Here, we conclude the trial court conducted an adequate inquiry. The court promptly provided defendant a hearing, gave him ample opportunity to voice his grounds for the motion, then asked Mr. Allen to respond to defendant's points. With regard to defendant's complaint that Mr. Allen failed to file a Pitchess motion, the court clearly was probing to ascertain whether such a motion was warranted and relented only after Mr. Allen indicated he would consider filing another Pitchess motion. As defendant acknowledges, this is not a case like those that he cites where the courts made no inquiry of counsel regarding the defendants' allegations. (See People v. Cruz (1978) 83 Cal.App.3d 308, 317; People v. Munoz (1974) 41 Cal.App.3d 62, 66; In re Miller (1973) 33 Cal.App.3d 1005, 1021; People v. Groce (1971) 18 Cal.App.3d 292, 296-297.) Defendant cites no analogous case law supporting the inquiry here was inadequate to protect defendant's right to effective assistance, especially given Mr. Allen's representation that he would consider filing another Pitchess motion, which could have rectified his dispute with defendant. Defendant claims any reliance on Mr. Allen's representation was unreasonable because Mr. Allen never promised he would actually file a Pitchess motion, but it is generally for counsel to control tactics (People v. Welch (1999) 20 Cal.4th 701, 728-729) and the issue before the court was whether counsel was providing adequate representation or whether ineffective assistance was likely due to an irreconcilable conflict. The court was entitled to rely on Mr. Allen's representation in making its determination. (See People v. Smith (1993) 6 Cal.4th 684, 696; People v. Webster (1991) 54 Cal.3d 411, 436.)
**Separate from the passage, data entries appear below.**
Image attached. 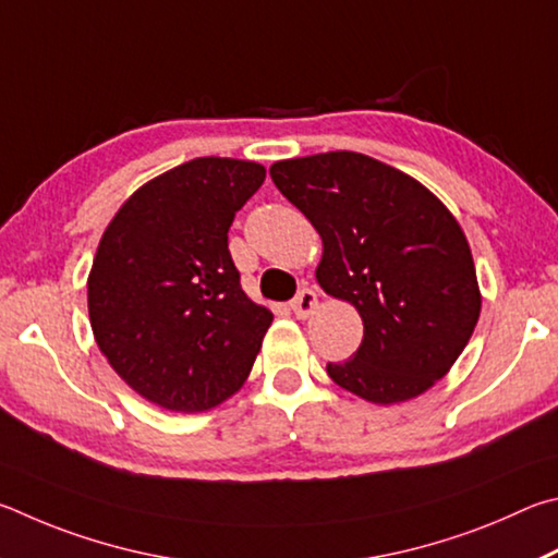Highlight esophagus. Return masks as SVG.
<instances>
[{"instance_id":"obj_1","label":"esophagus","mask_w":558,"mask_h":558,"mask_svg":"<svg viewBox=\"0 0 558 558\" xmlns=\"http://www.w3.org/2000/svg\"><path fill=\"white\" fill-rule=\"evenodd\" d=\"M318 308V294L314 289H301L296 299L291 301V311H294L296 318H308Z\"/></svg>"}]
</instances>
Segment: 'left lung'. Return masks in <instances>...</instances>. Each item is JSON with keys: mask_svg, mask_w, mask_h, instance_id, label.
<instances>
[{"mask_svg": "<svg viewBox=\"0 0 558 558\" xmlns=\"http://www.w3.org/2000/svg\"><path fill=\"white\" fill-rule=\"evenodd\" d=\"M269 175L324 240L320 289L357 308L365 336L330 379L375 404L424 395L463 353L481 289L461 225L412 175L355 151L277 161Z\"/></svg>", "mask_w": 558, "mask_h": 558, "instance_id": "obj_1", "label": "left lung"}]
</instances>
We also see no abuse of discretion in the trial court's denial of the motion. As alluded, whether to file a Pitchess motion is a matter of tactics. "Disagreement concerning tactics, by itself, is insufficient to compel discharge of counsel." (People v. Smith (2003) 30 Cal.4th 581, 606 (Smith).) To obtain substitute counsel, defendant had the burden of showing the failure to replace Mr. Allen would substantially impair his right to the assistance of counsel. (Id. at p. 604.) Considering the record of the Marsden hearing, defendant failed to carry that burden. Defendant never set out a theory of the case supporting a plausible factual foundation for discovery under Pitchess. (See People v. Thompson (2006) 141 Cal.App.4th 1312, 1316.) Further, when the court inquired of counsel whether a Pitchess motion was warranted, Mr. Allen indicated that he would consider filing one. Again, the court was entitled to rely on that representation, and given the apparently amicable relationship between defendant and Mr. Allen, the court could reasonably find, as it implicitly did, that defendant failed to establish that "a failure to replace counsel would substantially impair the defendant's right to assistance of counsel." (Smith, supra, 30 Cal.4th at p. 604.)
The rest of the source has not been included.